Extrait du document >>
━━━━━━━━━━━━━━━━━━━━━━━━━━━━━━

Dave Anthony Kraft arrive pour un fill-in de deux numéros d'une histoire qui semble faites pour pouvoir aller dans les séries Captain America, Spider-Man ou Marvel Team-Up. On a une histoire d'un apprenti maitre du monde savant fou dans la droite ligne des histoires du SHIELD. Nick Fury, Spidey et Cap devront déjouer ses plans. On voit que la scenario est classique. La grande nouveauté vient du fait que John Beatty encre Mike Zeck. Enfin le dessinateur bénéficie d'un encrage à la mesure de son talent sur la série et l'équipe va rester.
J.M. Dematteis revient pour une histoire avec un vilain qui joue la carte du populisme pour se révéler ne jouer que pour lui même. C'est assez classique dit comme cela mais cela continue d'opposer notre héros à desidées ou idéologies différentes. On peut penser que la conclusion est un peu simpliste mais d'un autre côté elle remet Cap sur la route des délaissés du rêve américain, ce qui devrait être le minimum sur ce type de personnage. Il y a un coté qui rappelle la future mini-série sur le Falcon dans quelques mois. Zeck et Beatty montrent qu'ils sont totalement compatibles graphiquement et continuent de livrer de belle planches.
A noter l'apparition dans l'univers Marvel de Karen Berger, éditrice chez DC, qui finira par prendre quelques années plus tard le titre Swamp Thing avec Alan Moore et a créer Vertigo. En effet, c'est une amie du scénariste.
Dematteis décide de croiser ensuite les deux séries qu'il anime: Defenders et Cap. Il joint l'intrigue des télépathes vu quelqus épisodes avant avec celles de Defenders impliquant August Masters et Mindy Williams, elle aussi télépathe. Masters tente lui aussi de remodeler la réalité comme il le souhaite en imposant sa volonté. La fin est assez tragique pour les Defenders. La partie Captain America est au niveau, celle des defenders un peu moins avec déjà Don Perlin qui a un style Marvel mais assez fade qui n'est pas aidé par le fait d'avoir 4 encreurs passant du passable à mauvais.

━━━━━━━━━━━━━━━━━━━━━━━━━━━━━━

(Entrées enregistrées d'une collection)
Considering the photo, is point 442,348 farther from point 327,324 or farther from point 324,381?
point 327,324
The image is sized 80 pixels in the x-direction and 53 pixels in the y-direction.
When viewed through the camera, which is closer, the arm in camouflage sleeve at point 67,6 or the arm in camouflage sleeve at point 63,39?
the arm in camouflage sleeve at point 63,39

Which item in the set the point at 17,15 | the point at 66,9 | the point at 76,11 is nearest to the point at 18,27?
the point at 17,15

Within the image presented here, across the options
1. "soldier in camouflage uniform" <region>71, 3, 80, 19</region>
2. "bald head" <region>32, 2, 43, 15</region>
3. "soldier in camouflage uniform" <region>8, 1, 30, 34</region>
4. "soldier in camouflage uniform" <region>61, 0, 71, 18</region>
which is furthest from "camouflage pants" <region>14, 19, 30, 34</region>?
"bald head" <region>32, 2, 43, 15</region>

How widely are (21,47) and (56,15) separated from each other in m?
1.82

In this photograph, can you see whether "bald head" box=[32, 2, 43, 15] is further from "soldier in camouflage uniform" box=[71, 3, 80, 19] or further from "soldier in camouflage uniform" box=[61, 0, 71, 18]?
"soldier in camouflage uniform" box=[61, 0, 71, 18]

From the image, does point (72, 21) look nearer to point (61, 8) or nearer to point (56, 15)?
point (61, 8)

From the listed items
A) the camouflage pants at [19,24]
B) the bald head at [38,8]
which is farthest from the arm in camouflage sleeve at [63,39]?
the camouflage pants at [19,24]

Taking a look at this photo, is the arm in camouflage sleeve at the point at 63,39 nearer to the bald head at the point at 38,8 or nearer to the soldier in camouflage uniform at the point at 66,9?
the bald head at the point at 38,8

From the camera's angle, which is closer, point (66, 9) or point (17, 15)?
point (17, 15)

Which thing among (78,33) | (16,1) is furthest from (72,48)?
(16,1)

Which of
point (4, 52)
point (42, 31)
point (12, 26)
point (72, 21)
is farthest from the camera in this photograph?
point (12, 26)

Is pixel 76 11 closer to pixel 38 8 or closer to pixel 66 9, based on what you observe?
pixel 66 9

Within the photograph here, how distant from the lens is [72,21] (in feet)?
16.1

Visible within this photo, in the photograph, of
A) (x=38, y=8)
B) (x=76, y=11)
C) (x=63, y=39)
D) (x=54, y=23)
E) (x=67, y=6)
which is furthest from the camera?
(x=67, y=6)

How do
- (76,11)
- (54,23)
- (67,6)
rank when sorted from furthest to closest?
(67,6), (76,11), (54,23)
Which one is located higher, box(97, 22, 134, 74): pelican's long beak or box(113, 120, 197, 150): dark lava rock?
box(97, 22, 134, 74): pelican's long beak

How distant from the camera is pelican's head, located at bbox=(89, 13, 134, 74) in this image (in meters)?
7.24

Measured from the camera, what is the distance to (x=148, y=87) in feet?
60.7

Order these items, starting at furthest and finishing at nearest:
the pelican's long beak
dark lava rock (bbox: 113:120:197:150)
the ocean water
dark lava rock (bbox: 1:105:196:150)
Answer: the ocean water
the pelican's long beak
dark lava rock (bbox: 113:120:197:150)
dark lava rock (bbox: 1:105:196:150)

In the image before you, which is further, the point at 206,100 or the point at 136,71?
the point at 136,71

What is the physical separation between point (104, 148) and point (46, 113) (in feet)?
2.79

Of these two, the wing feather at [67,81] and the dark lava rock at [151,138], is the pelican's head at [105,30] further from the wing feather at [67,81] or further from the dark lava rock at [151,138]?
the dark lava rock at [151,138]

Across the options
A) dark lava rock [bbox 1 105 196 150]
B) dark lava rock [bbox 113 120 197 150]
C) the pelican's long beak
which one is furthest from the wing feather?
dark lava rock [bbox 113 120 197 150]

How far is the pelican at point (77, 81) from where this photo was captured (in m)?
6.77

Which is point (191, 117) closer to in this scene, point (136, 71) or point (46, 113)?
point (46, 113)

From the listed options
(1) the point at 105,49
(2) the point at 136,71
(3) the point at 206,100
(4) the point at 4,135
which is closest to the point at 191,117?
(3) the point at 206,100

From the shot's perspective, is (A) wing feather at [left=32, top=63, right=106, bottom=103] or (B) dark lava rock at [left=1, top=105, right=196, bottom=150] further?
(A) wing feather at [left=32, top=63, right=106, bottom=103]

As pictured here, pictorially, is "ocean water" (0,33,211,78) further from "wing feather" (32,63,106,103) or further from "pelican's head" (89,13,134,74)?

━━━━━━━━━━━━━━━━━━━━━━━━━━━━━━

Consignes >>
**a.** Résumez en deux phrases l'extrait consacré à Captain America.
**b.** Dans les entrées, remplacez « further » par « farther » sur la portion qui va de la ligne contenant « From the listed options » jusqu'à la fin des entrées, bornes comprises. Recopiez uniquement cette portion, sans aucune autre modification.
L'extrait et les entrées forment deux ensembles indépendants l'un de l'autre.

Corrigé >>
**a.** L'extrait commente plusieurs épisodes de Captain America : d'abord un fill-in de deux numéros de Dave Anthony Kraft où Nick Fury, Spidey et Cap doivent déjouer les plans d'un savant fou, et qui marque l'arrivée de John Beatty à l'encrage de Mike Zeck, puis une histoire de J.M. Dematteis opposant Cap à un vilain populiste qui ne joue que pour lui-même. Dematteis croise ensuite Captain America et les Defenders autour d'August Masters et de Mindy Williams, mais la partie Defenders est jugée moins réussie à cause du style fade de Don Perlin et de ses quatre encreurs.

**b.**
From the listed options
(1) the point at 105,49
(2) the point at 136,71
(3) the point at 206,100
(4) the point at 4,135
which is closest to the point at 191,117?
(3) the point at 206,100

From the shot's perspective, is (A) wing feather at [left=32, top=63, right=106, bottom=103] or (B) dark lava rock at [left=1, top=105, right=196, bottom=150] farther?
(A) wing feather at [left=32, top=63, right=106, bottom=103]

As pictured here, pictorially, is "ocean water" (0,33,211,78) farther from "wing feather" (32,63,106,103) or farther from "pelican's head" (89,13,134,74)?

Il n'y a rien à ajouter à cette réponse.